Major elements of Obamacare were popular all along, however, whether people understood its provisions or not. What revitalized the right-wing opposition to the law in recent months was a palpable sense that its implementation was failing – that like it or not, it wasn’t going to work. Embarrassing early operational failures and resistance from Republican governors and legislators made such prophecies of doom appear inevitable.
But suddenly, reform’s ruin no longer seems preordained. As the Obama administration and various experts predicted all along, the last several weeks of enrollment have seen a popular rush to sign up on the state and federal insurance exchanges. Days before the deadline of March 31, the White House announced that more than 6 million uninsured Americans had enrolled in qualified plans on the exchanges – more than the revised projections of the Congressional Budget Office.
By the end of the month, according to those tracking the numbers – notably Charles Gaba, the “numbers geek” whose ACASignups.net is well worth following – enrollment numbers will top 6.2 million.
Counting those who began to enroll before the deadline and will now have two additional weeks to finish, the final number should approach the administration’s original goal of 7 million. (Including every person who has signed up for private insurance or Medicaid, either within or outside the exchanges, Gaba estimates that ACA has encouraged at least 12.6 million Americans and possibly as many as 16.2 million to get covered – a major achievement.) And as people swarmed HealthCare.gov, they were signing up online without the infuriating glitch-and-crash epidemic that plagued the rollout last year.
What does this turnaround portend for November? Success for Obamacare might boost the turnout projections that Republicans have tried so hard to suppress and that Democrats have so far proved unable to resuscitate.
Dominant forces in the Republican Party – including the Tea Party and its billionaire financiers – have staked everything on the commonplace assumption that Obamacare will drag down Democrats across the country. Indeed, they make almost no other argument. Bolstering that cynical bet is the Democratic hesitation to mount a powerful counteroffensive on health care, with the impulse to push the minimum wage, unemployment benefits, and other vital issues that still feel safer.

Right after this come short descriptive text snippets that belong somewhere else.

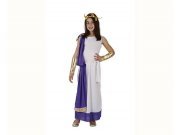 comprar Disfraz de romana túnica, 5-6 años
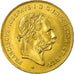 Monnaie, Autriche, Franz Joseph I, 4 Florin 10 Francs, 1892, Refrappe
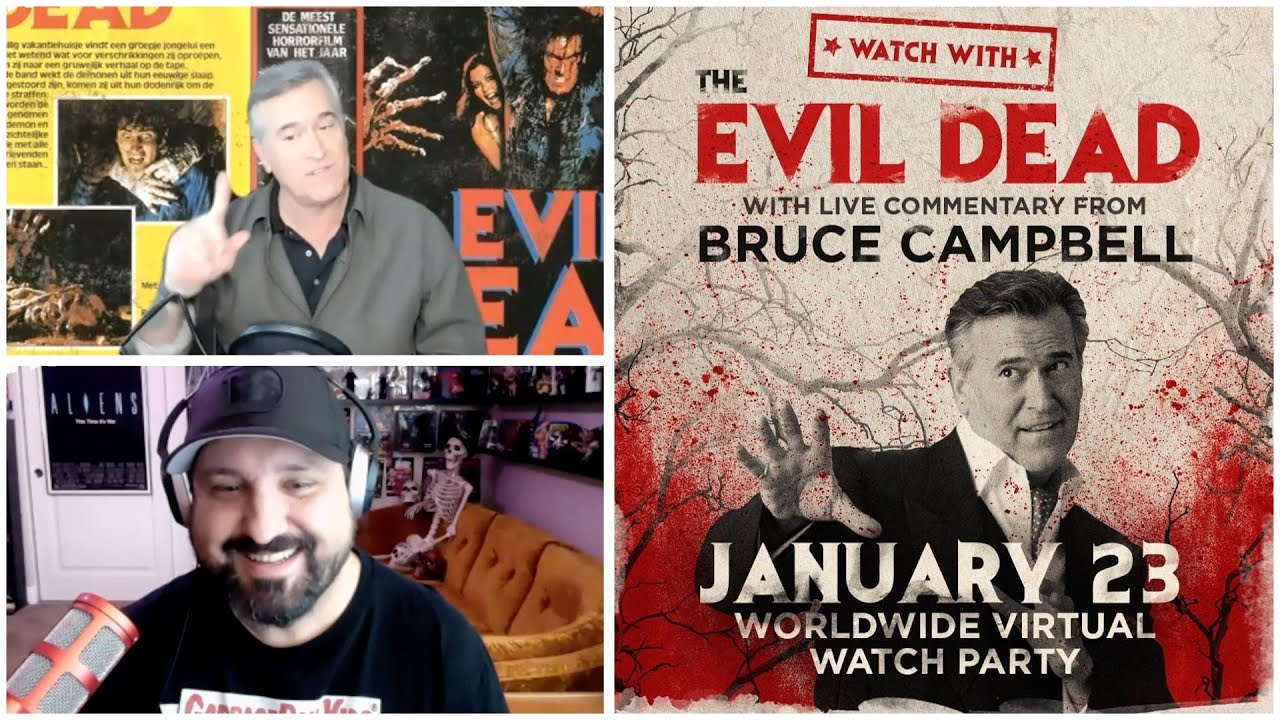 Watch The Evil Dead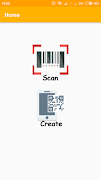 QRCode Scan and Create ポスター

But as Clinton warns, they will find no shelter from this storm. They cannot hide from their own history; and the more they pretend to do so, the more they risk contempt. For decades, Democrats have insisted that all Americans must have health coverage — a momentous and admirable goal advanced by the Affordable Care Act.
With the numbers now on their side, they should lift their heads, raise their voices, and lean into the midterm debate. They have no better choice.